Quelle =
________________________

Die aktuelle Entwicklung, die seit einigen Jahren in den Unternehmen zu beobachten ist, erinnert zuweilen an die Anfänge des Data Warehousing in der ersten Hälfte der 1990er-Jahre. Um die Parallelen aufzuzeigen und in einem zweiten Schritt auch Schlüsse für die heutige Situation ziehen zu können, sollen kurz die Herausforderungen und Rahmenbedingungen betrachtet werden, denen die Unternehmen damals gegenüberstanden. Dies betrifft nicht nur die fachlichen und technologischen Aspekte, sondern darüber hinaus auch Fragen der Organisation. Bereits Hans Peter Luhn, der lange vor Howard Dresner den Begriff Business Intelligence prägte, hatte erkannt, dass ein solches Informationssystem nur im Einklang mit entsprechenden organisatorischen Regelungen effizient genutzt werden kann [Luhn 1958].
Als der Data-Warehouse-Gedanke, vor allem getrieben durch die Arbeiten von Kimball und Inmon in den frühen 1990er-Jahren, seinen Siegeszug in der Welt der Unternehmen antrat, sorgte dies für eine grundlegend neue Qualität der betrieblichen Informationssysteme. Bis dato dominierten die sogenannten OLTP-Systeme, deren Hauptaugenmerk in der effizienten Unterstützung von betrieblichen Geschäftsprozessen lag. Waren zunächst in der Regel Insellösungen für die verschiedenen Fachabteilungen zu finden, traten Anfang der 1990er-Jahre verstärkt integrierte Standardsoftwarelösungen auf Client-Server-Basis, allen voran SAPs R/3, auf den Plan. Die neuen ERP-Systeme waren in der Lage, Geschäftsprozesse end-to-end auf einer Plattform abzubilden. Da der Fokus auf der effizienten Unterstützung der Prozesse lag, zeigten die OLTP-Lösungen häufig Schwächen im Bereich des Reportings. Diese Schwächen betrafen unter anderem Zeitreihenanalysen, die Verknüpfung von Daten aus unterschiedlichen OLTP-Anwendungen oder Fachdomänen und die Performance. Data Warehousing und OLAP sollten diese Schwächen nachhaltig überwinden.

________________________

Gespeicherte Daten =
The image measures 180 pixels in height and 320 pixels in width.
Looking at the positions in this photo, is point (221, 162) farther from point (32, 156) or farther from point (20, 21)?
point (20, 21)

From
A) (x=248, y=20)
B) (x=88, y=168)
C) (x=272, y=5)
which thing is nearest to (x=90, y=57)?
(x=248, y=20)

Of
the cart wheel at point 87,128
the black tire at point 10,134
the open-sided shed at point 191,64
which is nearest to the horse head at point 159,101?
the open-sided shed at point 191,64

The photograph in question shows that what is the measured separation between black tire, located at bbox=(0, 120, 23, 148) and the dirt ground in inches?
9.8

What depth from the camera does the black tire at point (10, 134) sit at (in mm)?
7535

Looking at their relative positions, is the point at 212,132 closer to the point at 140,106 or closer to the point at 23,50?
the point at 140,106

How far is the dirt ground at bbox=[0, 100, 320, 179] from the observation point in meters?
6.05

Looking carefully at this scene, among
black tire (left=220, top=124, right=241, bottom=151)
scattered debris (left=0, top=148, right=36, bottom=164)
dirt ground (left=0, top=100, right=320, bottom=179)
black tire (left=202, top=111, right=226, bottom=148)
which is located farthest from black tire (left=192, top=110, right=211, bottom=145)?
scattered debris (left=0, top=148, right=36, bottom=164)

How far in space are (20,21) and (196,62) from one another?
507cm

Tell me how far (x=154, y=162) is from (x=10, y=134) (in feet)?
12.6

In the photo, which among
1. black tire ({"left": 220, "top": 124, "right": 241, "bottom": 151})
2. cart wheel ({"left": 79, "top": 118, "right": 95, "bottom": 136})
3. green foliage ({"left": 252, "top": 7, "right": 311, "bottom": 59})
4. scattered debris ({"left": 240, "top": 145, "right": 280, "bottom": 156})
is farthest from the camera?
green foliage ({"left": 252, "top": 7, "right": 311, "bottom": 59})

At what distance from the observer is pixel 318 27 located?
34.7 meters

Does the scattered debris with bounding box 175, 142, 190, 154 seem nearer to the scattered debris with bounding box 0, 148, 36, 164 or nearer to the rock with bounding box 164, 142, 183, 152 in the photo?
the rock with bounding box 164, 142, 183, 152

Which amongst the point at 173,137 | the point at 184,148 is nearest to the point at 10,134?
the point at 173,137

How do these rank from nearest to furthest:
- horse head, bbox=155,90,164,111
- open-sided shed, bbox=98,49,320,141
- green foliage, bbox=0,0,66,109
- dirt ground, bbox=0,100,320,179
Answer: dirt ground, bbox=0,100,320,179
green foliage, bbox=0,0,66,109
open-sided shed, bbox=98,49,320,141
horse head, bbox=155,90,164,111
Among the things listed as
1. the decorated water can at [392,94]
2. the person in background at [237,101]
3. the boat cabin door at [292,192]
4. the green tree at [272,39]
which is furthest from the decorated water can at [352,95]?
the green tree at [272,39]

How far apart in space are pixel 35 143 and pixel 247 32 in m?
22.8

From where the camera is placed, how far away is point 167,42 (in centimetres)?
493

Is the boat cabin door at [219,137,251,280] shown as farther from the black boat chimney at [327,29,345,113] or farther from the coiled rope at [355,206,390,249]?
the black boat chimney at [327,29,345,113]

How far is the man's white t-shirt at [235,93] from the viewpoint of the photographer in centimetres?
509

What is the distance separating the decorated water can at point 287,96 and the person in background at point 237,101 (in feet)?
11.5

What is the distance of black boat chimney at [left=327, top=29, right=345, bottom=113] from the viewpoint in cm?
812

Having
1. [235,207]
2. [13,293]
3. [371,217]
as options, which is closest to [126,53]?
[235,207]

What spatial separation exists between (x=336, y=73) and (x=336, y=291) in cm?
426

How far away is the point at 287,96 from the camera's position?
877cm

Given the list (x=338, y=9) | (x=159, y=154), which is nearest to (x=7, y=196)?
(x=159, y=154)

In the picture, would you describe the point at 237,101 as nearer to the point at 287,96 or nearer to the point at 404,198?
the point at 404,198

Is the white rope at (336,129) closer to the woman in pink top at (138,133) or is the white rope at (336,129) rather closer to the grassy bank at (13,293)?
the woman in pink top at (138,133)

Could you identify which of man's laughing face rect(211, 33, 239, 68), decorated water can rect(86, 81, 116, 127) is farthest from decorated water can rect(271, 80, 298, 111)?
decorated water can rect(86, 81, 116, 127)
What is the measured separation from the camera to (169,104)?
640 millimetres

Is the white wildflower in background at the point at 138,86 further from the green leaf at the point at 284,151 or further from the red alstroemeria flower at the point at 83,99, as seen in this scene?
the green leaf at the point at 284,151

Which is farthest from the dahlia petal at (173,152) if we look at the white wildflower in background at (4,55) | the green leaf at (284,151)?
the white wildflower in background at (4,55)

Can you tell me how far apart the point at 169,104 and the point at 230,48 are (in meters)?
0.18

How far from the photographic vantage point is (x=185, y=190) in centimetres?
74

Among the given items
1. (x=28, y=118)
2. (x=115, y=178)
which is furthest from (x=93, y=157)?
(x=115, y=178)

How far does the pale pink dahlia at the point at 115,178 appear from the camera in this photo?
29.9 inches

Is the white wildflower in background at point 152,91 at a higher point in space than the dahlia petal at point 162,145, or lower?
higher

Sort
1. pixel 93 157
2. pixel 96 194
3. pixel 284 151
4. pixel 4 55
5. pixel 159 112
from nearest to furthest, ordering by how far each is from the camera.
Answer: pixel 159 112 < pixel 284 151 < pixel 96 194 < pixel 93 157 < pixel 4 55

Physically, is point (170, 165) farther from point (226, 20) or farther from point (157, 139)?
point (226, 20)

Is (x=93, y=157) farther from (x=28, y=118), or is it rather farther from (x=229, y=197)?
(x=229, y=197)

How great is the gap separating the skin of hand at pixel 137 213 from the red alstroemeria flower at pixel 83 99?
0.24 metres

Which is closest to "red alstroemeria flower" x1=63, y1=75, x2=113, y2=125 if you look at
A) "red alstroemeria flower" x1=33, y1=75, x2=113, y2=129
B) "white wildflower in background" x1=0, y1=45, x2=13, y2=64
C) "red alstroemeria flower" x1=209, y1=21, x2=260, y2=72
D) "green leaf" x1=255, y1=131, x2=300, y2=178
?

________________________

Aufgabe 1 =
Schreiben Sie aus der Quelle den Abschnitt zwischen „Die aktuelle Entwicklung, die“ und „kann [Luhn 1958].“ einschließlich dieser beiden Stellen wortgetreu ab.
Aufgabe 2 =
Warum zeigten die OLTP-Lösungen laut der Quelle häufig Schwächen im Reporting? Antworten Sie in ein bis drei Sätzen.
Aufgabe 3 =
Wer prägte laut der Quelle den Begriff Business Intelligence lange vor Howard Dresner?

Schriftliche Lösung 1 =
Die aktuelle Entwicklung, die seit einigen Jahren in den Unternehmen zu beobachten ist, erinnert zuweilen an die Anfänge des Data Warehousing in der ersten Hälfte der 1990er-Jahre. Um die Parallelen aufzuzeigen und in einem zweiten Schritt auch Schlüsse für die heutige Situation ziehen zu können, sollen kurz die Herausforderungen und Rahmenbedingungen betrachtet werden, denen die Unternehmen damals gegenüberstanden. Dies betrifft nicht nur die fachlichen und technologischen Aspekte, sondern darüber hinaus auch Fragen der Organisation. Bereits Hans Peter Luhn, der lange vor Howard Dresner den Begriff Business Intelligence prägte, hatte erkannt, dass ein solches Informationssystem nur im Einklang mit entsprechenden organisatorischen Regelungen effizient genutzt werden kann [Luhn 1958].

Schriftliche Lösung 2 =
Die OLTP-Lösungen waren vor allem darauf ausgerichtet, betriebliche Geschäftsprozesse effizient zu unterstützen. Weil der Fokus darauf lag, zeigten sie häufig Schwächen im Reporting, etwa bei Zeitreihenanalysen, bei der Verknüpfung von Daten aus unterschiedlichen OLTP-Anwendungen oder Fachdomänen und bei der Performance.

Schriftliche Lösung 3 =
Hans Peter Luhn.